While the invitations to these Kremlin-friendly observers were signed by the Chairman of the State Duma Vyacheslav Volodin and Deputy Chairman of the Federation Council Ilyas Umakhanov, the main official behind inviting them was Chairman of the State Duma Committee on International Affairs Leonid Slutsky who played two roles. The first role was to invite high-profile international observers whom he knew personally and with whom he already worked previously. Apparently, former PACE president Pedro Agramunt and Spanish MP Jordi Xuclà (Slutsky took both of them on a Russian military plane to meet Syrian leader Bashar al-Assad in 2017) and French MP Thierry Mariani (who enjoyed several fully-funded trips to Russia-annexed Crimea) were invited by Slutsky personally.
Slutsky’s second role was that of an intermediary between, on the one hand, Volodin and Umakhanov, and, on the other, several Russian and foreign organisations that invited individual international observers. These organisations include, but are not limited to, (1) “Public Diplomacy” (Russia) headed by Aleksey Kochetkov and Stanislav Byshok (both have also been involved in the workings of the CIS-EMO); (2) the “Civic Control” Association (Russia) headed by Aleksandr Brod; (3) the European Council on Democracy and Human Rights (ECDHR) (Poland) headed Janusz Niedźwiecki, (4) the Agency of Ethno-national Strategies (Russia) Aleksandr Kobrinsky.
These and, highly likely, other facilitating agencies contacted potential international observers, sent them application forms and then forwarded the forms to Slutsky who then passed them to Volodin and Umakhanov who signed official invitations required to either to obtain Russian visas or justify their entry into Russia during the border control.
Preliminary research suggests all travel and accommodation expenses of individual observers invited by the ECDHR would be covered by the Russian Peace Foundation, an organisation headed by Slutsky and formally not related directly to the Russian state.
Kremlin-friendly international observers monitored the presidential election in two areas, namely the Russian Federation and Russia-annexed Crimea. In each case, international observers could be divided into two three large groups: (1) acting or former politicians, (2) political scientists and experts, and (3) lay people (businessmen, musicians, TV hosts, students, etc.).
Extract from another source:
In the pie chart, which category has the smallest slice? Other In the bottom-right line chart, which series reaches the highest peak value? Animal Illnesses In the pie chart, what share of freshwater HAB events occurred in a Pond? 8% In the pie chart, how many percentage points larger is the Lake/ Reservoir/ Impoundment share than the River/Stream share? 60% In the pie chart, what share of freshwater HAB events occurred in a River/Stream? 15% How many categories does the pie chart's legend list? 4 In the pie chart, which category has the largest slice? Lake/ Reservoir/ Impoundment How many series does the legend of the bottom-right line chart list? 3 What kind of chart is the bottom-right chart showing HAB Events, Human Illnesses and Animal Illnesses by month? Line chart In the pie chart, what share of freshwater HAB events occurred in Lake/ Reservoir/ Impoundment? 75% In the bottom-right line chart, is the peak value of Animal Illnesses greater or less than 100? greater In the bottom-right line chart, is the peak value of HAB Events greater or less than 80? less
Some of the identified observers from the first category include members of the political parties such as, for example, Bulgarian Socialist Party (Bulgaria), Republicans (France), French Action (France), National Front (France), Socialist Party (France), Social Democratic Party (Portugal), Northern League (Italy), Latvian Russian Union (Latvia), Social Democratic Party “Harmony” (Latvia), Alternative for Germany (Germany), the Left (Germany) or Progressive Party of Working People (Cyprus).